**THE PROBLEM**
Reproduce the passage of the court judgment below, everything from "Edmund Akatukwasa v" down to "(COMMERCIAL COURT DIVISION)", with no change to a single word or mark.

Edmund Akatukwasa v Gershom Kanyaruju and Anor - (HCT-00-CC-CS 1017 of 2004) [2006] UGCommC 23 (29 May 2006)



THE REPUBLIC OF UGANDA


IN THE HIGH COURT OF UGANDA AT KAMPALA

(COMMERCIAL COURT DIVISION)


HCT-00-CC-CS-1017-2004



EDMUND AKATUKWASA ::::::::::::::::::::::: PLAINTIFF


VERSUS


1. GERSHOM KANYARUJU ]

2. DFCU LEASING CO. LIMITED] :::::::::::::::: DEFENDANTS



BEFORE: THE HONOURABLE MR. JUSTICE YOROKAMU BAMWINE


J U D G M E N T:


THE plaintiff’s main claim against the first defendant is for the recovery of US $4000. That against the second defendant is for the recovery of Shs.7,000,000-. Additionally, he claims interest and costs of the suit. It is not disputed that the plaintiff and the first defendant were friends and also that the first defendant was a customer to the second defendant. From the evidence, the two erstwhile friends entered into a contract in which the first defendant was to sell a vehicle to the plaintiff. At the time of the contract the vehicle had not arrived in Uganda. The agreement was reduced in writing, P. Exh. XVIII. The contract price was Shs.30,000,000- out of which Shs.10,000,000- was paid on execution of the agreement. The remaining payments were conveniently phased. The parties agreed that in case of failure to deliver the motor vehicle to the purchaser in Kampala for whatever reason attributable to the vendor, the vendor would refund to the purchaser the full advance payment of Shs.10,000,000- and any further payments that the purchaser might have effected as a deposit outside the provisions of the agreement plus 30% interest thereon per month. The seller defaulted. Following the default, the parties agreed, this time orally, that the seller refunds to the buyer all the money the buyer had deposited on the truck. It was by now Shs.15,000,000-.

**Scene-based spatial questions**

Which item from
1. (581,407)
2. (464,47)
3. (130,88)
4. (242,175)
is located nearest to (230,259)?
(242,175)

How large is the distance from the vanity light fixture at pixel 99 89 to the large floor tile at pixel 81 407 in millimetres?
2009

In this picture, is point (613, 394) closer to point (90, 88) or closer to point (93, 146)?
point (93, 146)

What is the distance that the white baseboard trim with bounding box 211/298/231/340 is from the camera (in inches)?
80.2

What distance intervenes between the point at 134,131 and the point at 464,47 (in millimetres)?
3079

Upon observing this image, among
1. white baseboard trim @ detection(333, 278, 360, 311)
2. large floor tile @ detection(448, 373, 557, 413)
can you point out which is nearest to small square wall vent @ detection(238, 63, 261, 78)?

**FULL RESPONSE**
Edmund Akatukwasa v Gershom Kanyaruju and Anor - (HCT-00-CC-CS 1017 of 2004) [2006] UGCommC 23 (29 May 2006)



THE REPUBLIC OF UGANDA


IN THE HIGH COURT OF UGANDA AT KAMPALA

(COMMERCIAL COURT DIVISION)